Are European Savings Banks too Small? A Comparison of Scale Economies and Scale Efficiency

J. Williams

Abstract: Studies on the cost structures of banks tend to find that economies of scale are negligible whereas improvements in X-efficiency facilitate much larger cost reductions. The implication is that banks should reduce costs by emulating industry best practice rather than increasing size. This interpretation is questionable because it is based on comparisons of two different economic concepts - scale elasticity and X-inefficiency. As pointed out by Evanoff and Israilevich (1995), more accurate cost comparisons can be made if one compared scale efficiency with X-inefficiency but, as far as we are aware, few studies (to date) make such comparisons. This paper employs the Fourier flexible cost function and stochastic frontier methodologies to estimate scale elasticity and scale efficiencies for a large sample of European savings banks. In contrast with previous studies, we find that scale efficiency is potentially a larger source of cost reduction than improving X-efficiency for different bank sizes, but particularly so for smaller institutions. The average savings bank could reduce costs by 38% if it attained cost scale efficiency compared with 16.5% if it lay on the X-efficient cost frontier.

 

Financial Credit Intermediation and Economic Development: An Empirical Research for British Economy

N. Dritsakis, Ch.

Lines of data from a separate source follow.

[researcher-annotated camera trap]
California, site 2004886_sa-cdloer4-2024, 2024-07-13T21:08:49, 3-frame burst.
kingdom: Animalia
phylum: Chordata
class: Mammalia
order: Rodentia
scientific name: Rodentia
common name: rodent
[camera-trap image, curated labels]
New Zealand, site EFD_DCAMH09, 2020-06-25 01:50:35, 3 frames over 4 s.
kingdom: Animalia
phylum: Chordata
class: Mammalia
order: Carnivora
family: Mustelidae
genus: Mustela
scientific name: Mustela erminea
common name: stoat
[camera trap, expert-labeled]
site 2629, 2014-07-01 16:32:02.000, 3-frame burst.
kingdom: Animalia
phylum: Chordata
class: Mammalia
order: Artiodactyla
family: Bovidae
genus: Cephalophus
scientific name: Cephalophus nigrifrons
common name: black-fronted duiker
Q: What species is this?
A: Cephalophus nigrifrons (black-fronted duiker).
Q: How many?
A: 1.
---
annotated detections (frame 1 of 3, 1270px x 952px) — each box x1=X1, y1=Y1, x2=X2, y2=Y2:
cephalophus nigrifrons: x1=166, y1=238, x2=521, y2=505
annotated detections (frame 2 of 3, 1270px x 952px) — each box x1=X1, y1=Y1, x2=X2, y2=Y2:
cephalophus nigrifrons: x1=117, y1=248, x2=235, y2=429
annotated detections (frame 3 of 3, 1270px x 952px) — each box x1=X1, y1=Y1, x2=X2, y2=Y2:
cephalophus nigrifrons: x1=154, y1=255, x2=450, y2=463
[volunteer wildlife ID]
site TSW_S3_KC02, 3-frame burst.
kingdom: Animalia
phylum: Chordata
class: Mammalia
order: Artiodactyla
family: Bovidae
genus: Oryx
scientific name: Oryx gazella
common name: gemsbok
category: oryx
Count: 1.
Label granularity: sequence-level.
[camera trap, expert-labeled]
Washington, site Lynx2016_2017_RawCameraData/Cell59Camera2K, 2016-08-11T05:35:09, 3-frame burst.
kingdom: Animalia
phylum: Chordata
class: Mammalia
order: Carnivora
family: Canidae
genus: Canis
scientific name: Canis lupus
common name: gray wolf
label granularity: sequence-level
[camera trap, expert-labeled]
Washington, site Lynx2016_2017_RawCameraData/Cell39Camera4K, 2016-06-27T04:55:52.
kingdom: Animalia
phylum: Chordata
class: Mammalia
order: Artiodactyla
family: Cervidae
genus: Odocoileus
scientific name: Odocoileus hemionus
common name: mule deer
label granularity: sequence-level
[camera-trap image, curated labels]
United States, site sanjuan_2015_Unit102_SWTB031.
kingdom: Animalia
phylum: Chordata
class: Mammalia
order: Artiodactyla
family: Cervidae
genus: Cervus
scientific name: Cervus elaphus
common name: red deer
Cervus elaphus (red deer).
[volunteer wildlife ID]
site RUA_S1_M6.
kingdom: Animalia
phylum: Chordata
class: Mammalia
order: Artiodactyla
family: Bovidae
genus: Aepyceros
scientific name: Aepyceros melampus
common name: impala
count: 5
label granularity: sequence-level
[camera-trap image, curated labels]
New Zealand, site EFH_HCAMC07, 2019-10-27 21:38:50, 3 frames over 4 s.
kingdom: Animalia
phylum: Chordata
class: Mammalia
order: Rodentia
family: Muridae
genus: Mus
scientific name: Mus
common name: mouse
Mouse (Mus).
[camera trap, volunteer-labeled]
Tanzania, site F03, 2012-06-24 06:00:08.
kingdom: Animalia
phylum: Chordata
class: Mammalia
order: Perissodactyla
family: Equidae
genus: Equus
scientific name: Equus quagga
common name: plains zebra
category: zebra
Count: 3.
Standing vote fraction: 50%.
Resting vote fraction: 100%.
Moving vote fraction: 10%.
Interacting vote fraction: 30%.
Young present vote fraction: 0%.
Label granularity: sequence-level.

Michailidis

Abstract: This paper examines empirically the causal relationship among financial intermediation and economic development by using a multivariate autoregressive VAR model for the British economy for the period 1995:Ι – 2005:IV. The results of cointegration analysis suggest that there is one cointegrated vector among economic development and financial intermediation derived from credit and stock market. Granger causality tests showed that there is a causal relationship between economic development and financial intermediation.